What you need to do:
Copy out the complete listing, word for word.

Given information: Begin

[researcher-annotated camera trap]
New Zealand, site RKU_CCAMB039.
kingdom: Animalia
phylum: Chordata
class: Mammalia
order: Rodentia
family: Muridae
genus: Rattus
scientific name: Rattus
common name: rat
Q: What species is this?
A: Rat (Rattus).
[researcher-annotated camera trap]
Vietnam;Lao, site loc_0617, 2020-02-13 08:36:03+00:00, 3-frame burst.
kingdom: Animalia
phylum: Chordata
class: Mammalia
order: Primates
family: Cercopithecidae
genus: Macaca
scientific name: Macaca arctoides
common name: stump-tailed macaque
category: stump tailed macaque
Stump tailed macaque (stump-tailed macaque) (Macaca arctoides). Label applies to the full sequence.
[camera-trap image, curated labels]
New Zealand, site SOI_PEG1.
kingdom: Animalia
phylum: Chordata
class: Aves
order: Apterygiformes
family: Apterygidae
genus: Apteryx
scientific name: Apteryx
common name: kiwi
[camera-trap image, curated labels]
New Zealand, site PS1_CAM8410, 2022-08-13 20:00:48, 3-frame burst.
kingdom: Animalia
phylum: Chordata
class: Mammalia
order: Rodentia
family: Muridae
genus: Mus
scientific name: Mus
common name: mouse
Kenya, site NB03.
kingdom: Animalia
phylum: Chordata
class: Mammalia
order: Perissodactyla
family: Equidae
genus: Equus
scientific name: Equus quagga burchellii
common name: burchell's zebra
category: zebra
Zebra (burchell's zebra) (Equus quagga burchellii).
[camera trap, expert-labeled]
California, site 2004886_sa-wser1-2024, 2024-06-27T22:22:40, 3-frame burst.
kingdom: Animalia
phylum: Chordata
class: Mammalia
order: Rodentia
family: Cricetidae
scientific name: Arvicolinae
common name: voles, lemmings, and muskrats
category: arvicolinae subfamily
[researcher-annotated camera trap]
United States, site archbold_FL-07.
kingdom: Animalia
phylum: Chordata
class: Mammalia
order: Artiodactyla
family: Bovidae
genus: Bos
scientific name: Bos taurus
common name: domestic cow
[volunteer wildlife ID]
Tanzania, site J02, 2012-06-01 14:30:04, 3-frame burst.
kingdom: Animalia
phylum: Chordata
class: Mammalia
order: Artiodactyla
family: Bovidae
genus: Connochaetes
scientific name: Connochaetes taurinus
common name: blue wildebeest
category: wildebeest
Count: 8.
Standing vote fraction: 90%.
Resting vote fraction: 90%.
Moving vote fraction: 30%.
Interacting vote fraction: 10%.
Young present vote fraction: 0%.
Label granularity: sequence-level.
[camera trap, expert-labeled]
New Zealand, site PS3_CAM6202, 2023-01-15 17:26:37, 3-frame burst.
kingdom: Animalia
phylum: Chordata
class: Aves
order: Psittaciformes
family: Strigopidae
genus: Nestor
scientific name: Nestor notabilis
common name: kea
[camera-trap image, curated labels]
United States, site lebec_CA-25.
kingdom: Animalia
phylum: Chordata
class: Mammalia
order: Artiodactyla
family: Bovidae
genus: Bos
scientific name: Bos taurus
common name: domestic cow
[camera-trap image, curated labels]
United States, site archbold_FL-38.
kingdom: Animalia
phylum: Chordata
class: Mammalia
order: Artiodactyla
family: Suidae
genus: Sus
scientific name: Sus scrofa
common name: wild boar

Given information: End

Your response:
[researcher-annotated camera trap]
New Zealand, site RKU_CCAMB039.
kingdom: Animalia
phylum: Chordata
class: Mammalia
order: Rodentia
family: Muridae
genus: Rattus
scientific name: Rattus
common name: rat
Q: What species is this?
A: Rat (Rattus).
[researcher-annotated camera trap]
Vietnam;Lao, site loc_0617, 2020-02-13 08:36:03+00:00, 3-frame burst.
kingdom: Animalia
phylum: Chordata
class: Mammalia
order: Primates
family: Cercopithecidae
genus: Macaca
scientific name: Macaca arctoides
common name: stump-tailed macaque
category: stump tailed macaque
Stump tailed macaque (stump-tailed macaque) (Macaca arctoides). Label applies to the full sequence.
[camera-trap image, curated labels]
New Zealand, site SOI_PEG1.
kingdom: Animalia
phylum: Chordata
class: Aves
order: Apterygiformes
family: Apterygidae
genus: Apteryx
scientific name: Apteryx
common name: kiwi
[camera-trap image, curated labels]
New Zealand, site PS1_CAM8410, 2022-08-13 20:00:48, 3-frame burst.
kingdom: Animalia
phylum: Chordata
class: Mammalia
order: Rodentia
family: Muridae
genus: Mus
scientific name: Mus
common name: mouse
Kenya, site NB03.
kingdom: Animalia
phylum: Chordata
class: Mammalia
order: Perissodactyla
family: Equidae
genus: Equus
scientific name: Equus quagga burchellii
common name: burchell's zebra
category: zebra
Zebra (burchell's zebra) (Equus quagga burchellii).
[camera trap, expert-labeled]
California, site 2004886_sa-wser1-2024, 2024-06-27T22:22:40, 3-frame burst.
kingdom: Animalia
phylum: Chordata
class: Mammalia
order: Rodentia
family: Cricetidae
scientific name: Arvicolinae
common name: voles, lemmings, and muskrats
category: arvicolinae subfamily
[researcher-annotated camera trap]
United States, site archbold_FL-07.
kingdom: Animalia
phylum: Chordata
class: Mammalia
order: Artiodactyla
family: Bovidae
genus: Bos
scientific name: Bos taurus
common name: domestic cow
[volunteer wildlife ID]
Tanzania, site J02, 2012-06-01 14:30:04, 3-frame burst.
kingdom: Animalia
phylum: Chordata
class: Mammalia
order: Artiodactyla
family: Bovidae
genus: Connochaetes
scientific name: Connochaetes taurinus
common name: blue wildebeest
category: wildebeest
Count: 8.
Standing vote fraction: 90%.
Resting vote fraction: 90%.
Moving vote fraction: 30%.
Interacting vote fraction: 10%.
Young present vote fraction: 0%.
Label granularity: sequence-level.
[camera trap, expert-labeled]
New Zealand, site PS3_CAM6202, 2023-01-15 17:26:37, 3-frame burst.
kingdom: Animalia
phylum: Chordata
class: Aves
order: Psittaciformes
family: Strigopidae
genus: Nestor
scientific name: Nestor notabilis
common name: kea
[camera-trap image, curated labels]
United States, site lebec_CA-25.
kingdom: Animalia
phylum: Chordata
class: Mammalia
order: Artiodactyla
family: Bovidae
genus: Bos
scientific name: Bos taurus
common name: domestic cow
[camera-trap image, curated labels]
United States, site archbold_FL-38.
kingdom: Animalia
phylum: Chordata
class: Mammalia
order: Artiodactyla
family: Suidae
genus: Sus
scientific name: Sus scrofa
common name: wild boar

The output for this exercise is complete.